[Exercise goal]
Please return each line of the data below that contains the word "white". Case matters.

[Extracted information]

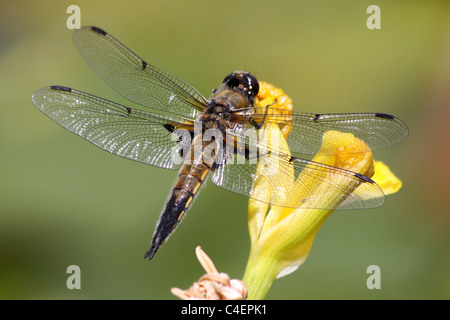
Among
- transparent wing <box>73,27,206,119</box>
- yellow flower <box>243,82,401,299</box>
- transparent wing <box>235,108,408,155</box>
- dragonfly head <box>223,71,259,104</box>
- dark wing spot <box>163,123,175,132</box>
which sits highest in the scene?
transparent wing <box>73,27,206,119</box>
* * *
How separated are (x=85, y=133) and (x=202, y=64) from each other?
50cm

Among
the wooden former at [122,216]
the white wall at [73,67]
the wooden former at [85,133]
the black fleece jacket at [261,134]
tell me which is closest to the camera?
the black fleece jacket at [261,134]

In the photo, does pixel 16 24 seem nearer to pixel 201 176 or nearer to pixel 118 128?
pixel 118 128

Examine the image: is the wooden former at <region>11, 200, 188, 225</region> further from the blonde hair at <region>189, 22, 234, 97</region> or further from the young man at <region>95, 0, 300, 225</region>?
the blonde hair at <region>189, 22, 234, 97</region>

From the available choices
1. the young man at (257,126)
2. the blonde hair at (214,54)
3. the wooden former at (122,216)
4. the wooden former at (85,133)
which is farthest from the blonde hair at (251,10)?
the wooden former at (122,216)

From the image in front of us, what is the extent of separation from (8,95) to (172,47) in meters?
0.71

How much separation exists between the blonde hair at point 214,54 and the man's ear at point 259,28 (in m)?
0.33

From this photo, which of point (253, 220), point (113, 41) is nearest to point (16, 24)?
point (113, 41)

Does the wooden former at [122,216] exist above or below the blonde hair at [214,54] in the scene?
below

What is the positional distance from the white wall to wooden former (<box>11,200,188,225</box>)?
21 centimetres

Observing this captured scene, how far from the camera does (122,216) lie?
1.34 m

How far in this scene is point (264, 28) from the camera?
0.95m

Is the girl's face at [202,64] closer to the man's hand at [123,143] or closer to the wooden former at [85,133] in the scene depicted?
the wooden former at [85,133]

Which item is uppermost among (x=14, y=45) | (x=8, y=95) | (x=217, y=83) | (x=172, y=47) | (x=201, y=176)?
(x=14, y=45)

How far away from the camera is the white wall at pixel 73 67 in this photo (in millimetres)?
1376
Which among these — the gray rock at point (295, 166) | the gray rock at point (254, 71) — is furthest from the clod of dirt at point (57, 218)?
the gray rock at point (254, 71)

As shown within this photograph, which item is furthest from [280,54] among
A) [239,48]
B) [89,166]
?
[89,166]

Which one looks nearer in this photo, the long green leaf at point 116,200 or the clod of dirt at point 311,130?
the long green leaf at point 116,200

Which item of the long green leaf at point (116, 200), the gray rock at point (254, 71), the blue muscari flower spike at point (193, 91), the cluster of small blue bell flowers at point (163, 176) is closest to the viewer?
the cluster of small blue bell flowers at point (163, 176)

[The answer]
the white wall at [73,67]
What is the positional distance from the white wall to wooden former (<box>11,200,188,225</box>)?
How far away from the camera is the white wall at pixel 73 67 in this photo (in millimetres)?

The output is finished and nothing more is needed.